It took 16 days for color to creep in.
This is a pretty perfect micro portrait of what my days have been filled with as of late - small rituals of taking care. I've been running in the mornings this week, something I've tried to do periodically but always gone back to the evenings because the resistance was too great. That is, it feels like I've been petrified in my sleep, and you try running six miles when your limbs feel like stonehenge. But once the initial suffering has subsided and I'm running through the park, I can feel the morning working its way into my lungs, recalibrating my breath, and it's good.
Sometimes January can feel like a long, slow trudge through a low, quiet marsh - all mud and sinking. And so we have bobby pins (and the wolf-needle, sitting with the bobby-sheep). And a slouching, sketchy teacup.
Yesterday and today. I realize I have a small problem of orientation here - the left-hand page was drawn 90 degrees clockwise. I'll have to get a scanner.

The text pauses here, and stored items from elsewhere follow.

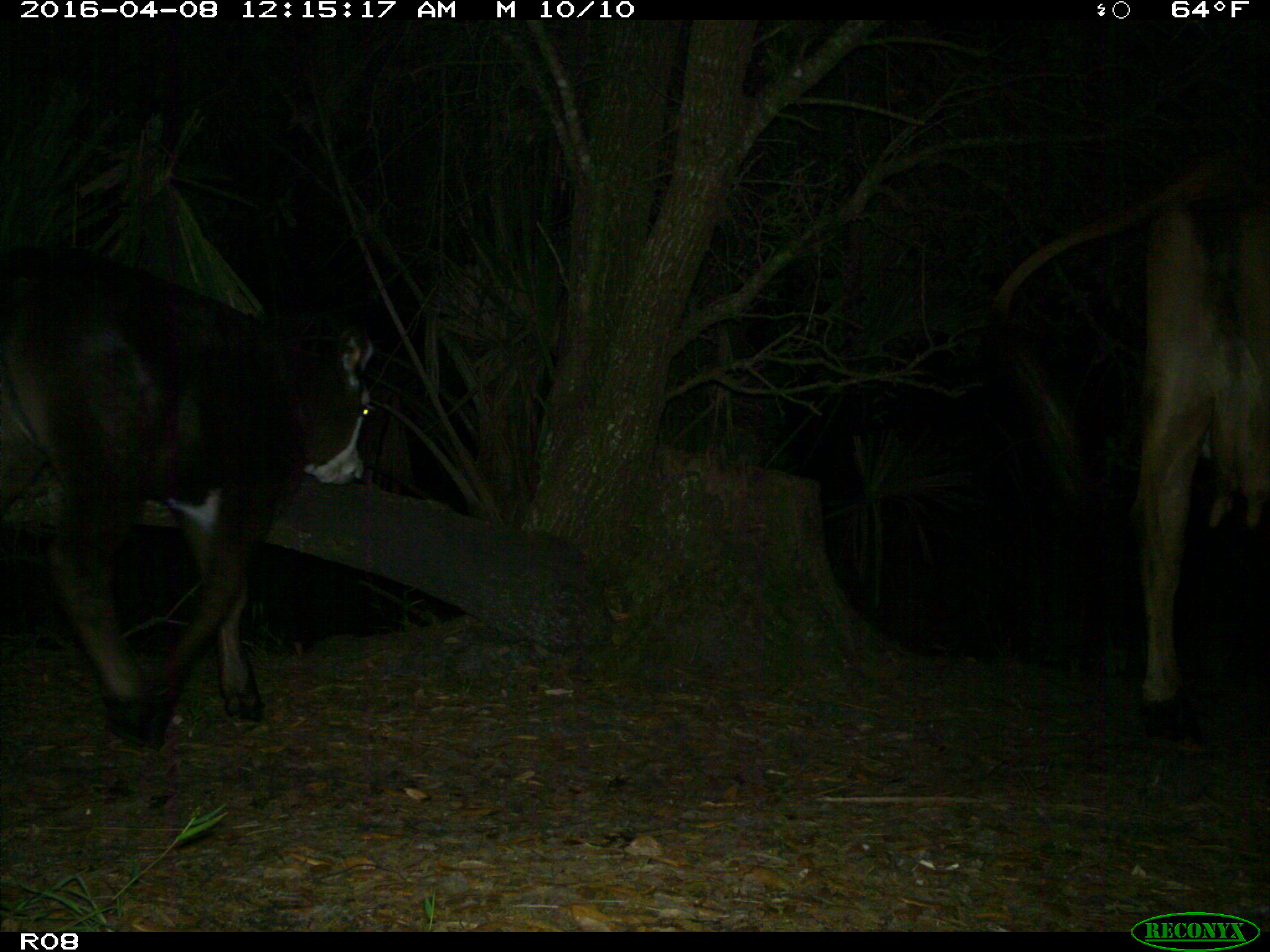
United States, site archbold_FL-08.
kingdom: Animalia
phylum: Chordata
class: Mammalia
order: Artiodactyla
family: Bovidae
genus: Bos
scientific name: Bos taurus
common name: domestic cow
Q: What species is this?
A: Bos taurus (domestic cow).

It's interesting to note how these drawings occur - I bring my sketchbook with me to work, with grand ideas of drawing on the train (ha) or over my lunch break, but I think I'm going to have to work my way up to drawing in public. It's scary enough facing the smug blankness of the page and making marks on it, I'll wait to add the imaginary chorus of judgement until I'm a little more used to it. So instead I've been doing them when I get home, and if I get myopic enough, I'm sure I could fill an entire sketchbook with small vignettes from the inside of my tiny apartment.

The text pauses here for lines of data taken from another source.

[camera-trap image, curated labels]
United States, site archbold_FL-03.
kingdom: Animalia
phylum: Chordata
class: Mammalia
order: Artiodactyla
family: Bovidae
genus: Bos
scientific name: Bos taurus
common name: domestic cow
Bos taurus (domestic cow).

I was riding the G train a while ago, trying to be covert about watching the other people on the train, and I noticed an older man sitting a few seats to my left with a little sketchbook. He was trying to be sneaky about drawing the girl sitting across from me, who had wonderfully buoyant hair. She was reading, so he got away with it. And I thought, that's a neat trick, I could do that.

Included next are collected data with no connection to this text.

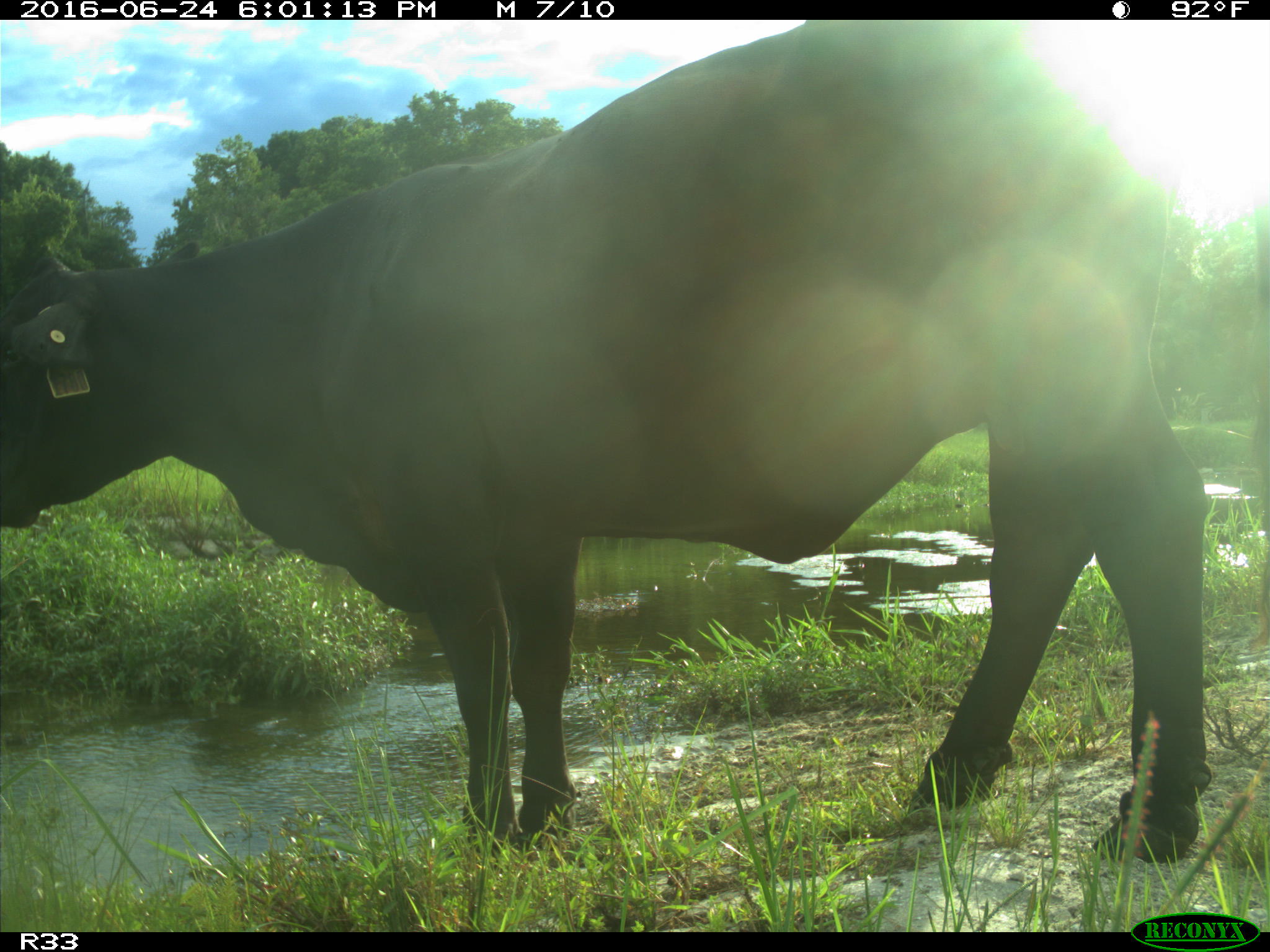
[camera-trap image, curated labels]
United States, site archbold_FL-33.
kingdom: Animalia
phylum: Chordata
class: Mammalia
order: Artiodactyla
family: Bovidae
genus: Bos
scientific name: Bos taurus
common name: domestic cow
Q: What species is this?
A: Bos taurus (domestic cow).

But then, when the train pulled in to the next station, he jumped up, tore off the page, dropped it into the lap of his subject, and ran off the train. She was only mildly startled, because it is the job of the hipster riding the G train to be only mildly emotive at all times. She looked at her train portrait, gave a small smile to where he had been sitting, and tucked it into her book. I caught a glimpse of it as she was turning it over, and I have to say... it wasn't very good. Which makes this drive-by portrait artist even more my hero. One day I aspire to hastily draw a terrible portrait of a fellow rider on the G train, and then disappear, judgement be damned.